Publishers use RSS to stay in contact with existing readers and continually reach new ones. And not just small, forward-thinking independent publishers do this. The USAToday website publishes RSS feeds (content.usatoday.com/marketing/rss/index.aspx). So do the BBC [4.4], Amazon, and Yahoo (developer.yahoo.com/rss/#biglist). Wired News and the New York Times (www.nytimes.com/services/xml/rss/index.html) do it. Even birds in the trees do it. There are RSS feeds for individual sections of newspapers and blogs [4.5] and for the discussions of individual articles (www.alistapart.com/feed/hattrick/rss.xml).
4.4 Like all modern news sites, that of the BBC enables readers to subscribe to a variety of feeds from News Front Page and World to Sci-Tech (a video feed) and Latest Published Stories. The BBC site is salutary in not merely dumping these feeds on a page, but actually explaining them to the uninitiated (news.bbc.co.uk/2/hi/help/rss/default.stm).
4.5 Choose which part of Jason Santa Maria's website you wish to subscribe to (www.jasonsantamaria.com).

DATA PROVIDED
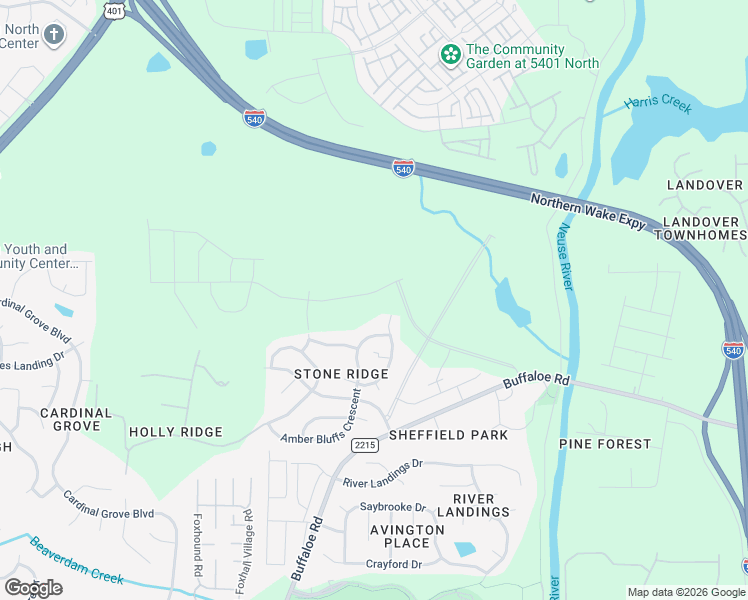 map of restaurants, bars, coffee shops, grocery stores, and more near 6511 Sparkling Brook Drive in Raleigh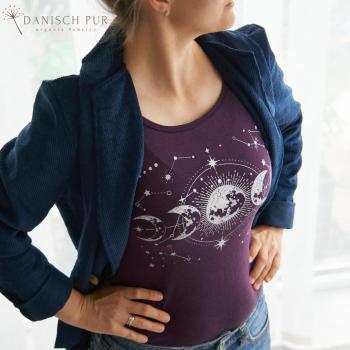 Preview: Bio Wolle Seide Singlejersey Aubergine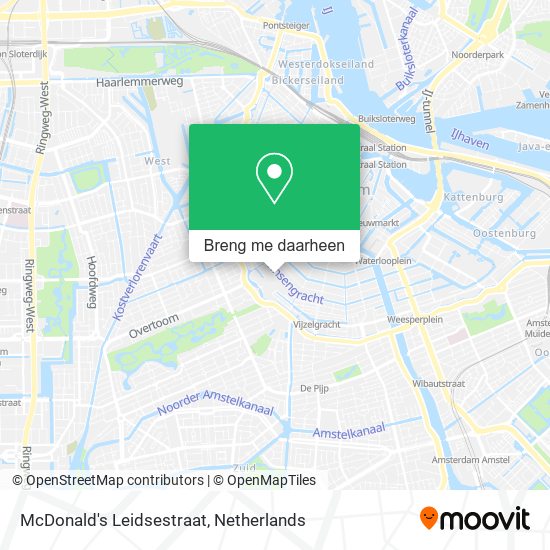 McDonald's Leidsestraat kaart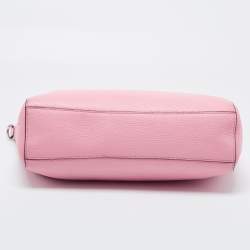 Pre Owned Coach Pink Leather Small Kelsey Satchel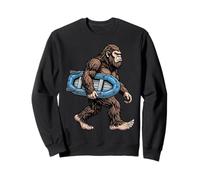 Bigfoot Raft Sasquatch River Rafting Adventure Humo Sweatshirt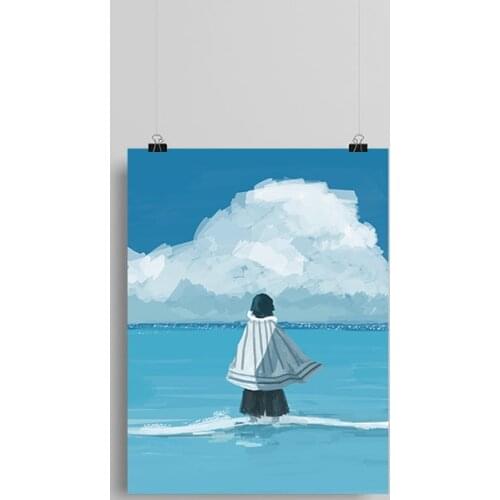 Obanai Iguro Kimetsu no Yaiba anime Canvas poster Painting wall Art decor Living room Bedroom Study Home Decoration Prints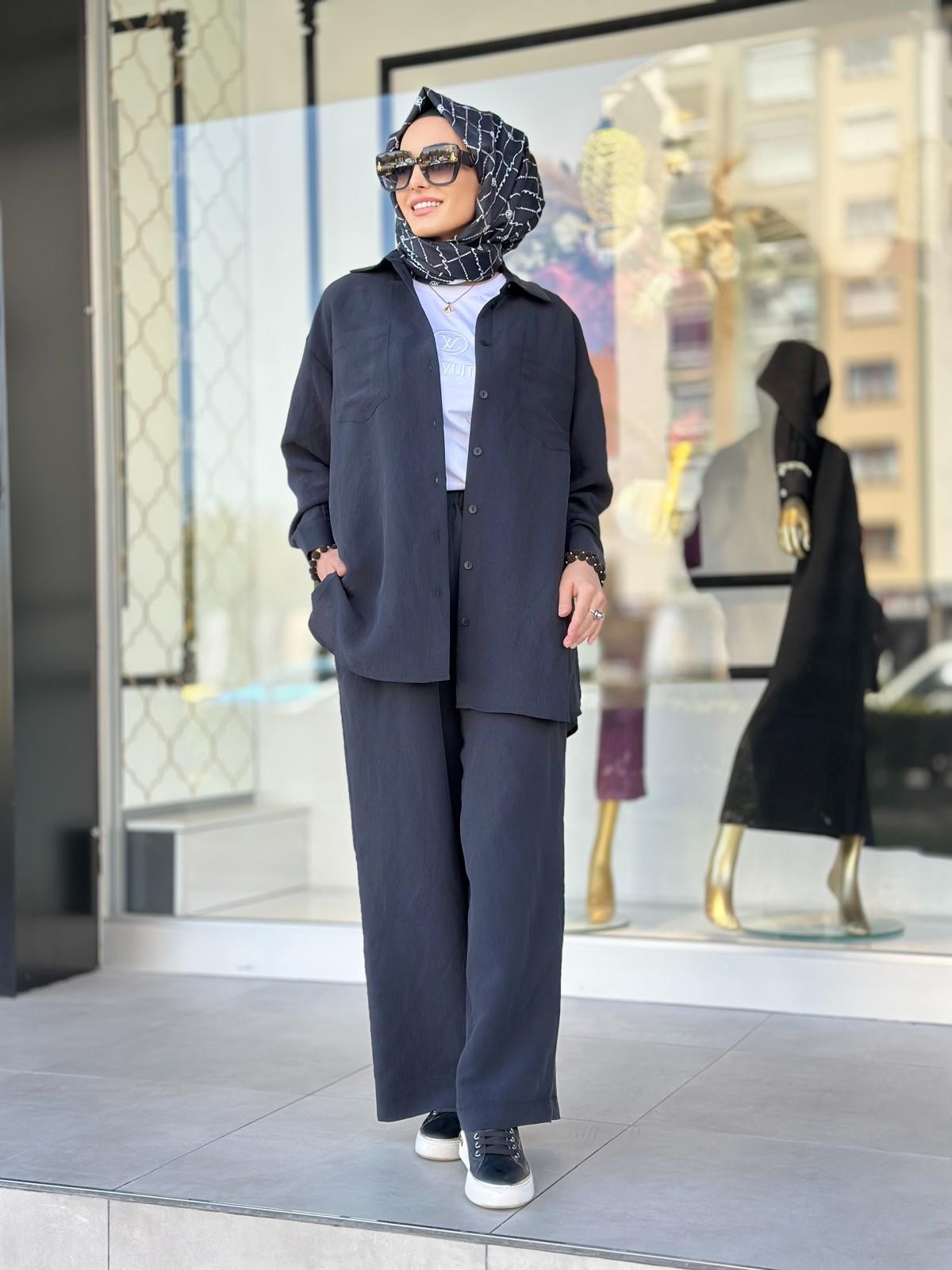 Nuss Pant. Takım-Tac 1022 - SİYAH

TASK 1
Condense the paragraph of the RSS passage that begins "Publishers use RSS" into a short bulleted list that keeps its main facts.
TASK 2
Reproduce the RSS passage word for word, starting with "Publishers use RSS" and going on through "individual articles (www.alistapart.com/feed/hattrick/rss.xml).".

PROBLEM SOLUTION 1
- Publishers use RSS to keep in touch with current readers and reach new ones.
- This is not limited to small independent publishers. USA Today, the BBC, Amazon, Yahoo, Wired News and the New York Times all publish RSS feeds.
- Feeds exist for individual sections of newspapers and blogs, and for the discussions of individual articles.

PROBLEM SOLUTION 2
Publishers use RSS to stay in contact with existing readers and continually reach new ones. And not just small, forward-thinking independent publishers do this. The USAToday website publishes RSS feeds (content.usatoday.com/marketing/rss/index.aspx). So do the BBC [4.4], Amazon, and Yahoo (developer.yahoo.com/rss/#biglist). Wired News and the New York Times (www.nytimes.com/services/xml/rss/index.html) do it. Even birds in the trees do it. There are RSS feeds for individual sections of newspapers and blogs [4.5] and for the discussions of individual articles (www.alistapart.com/feed/hattrick/rss.xml).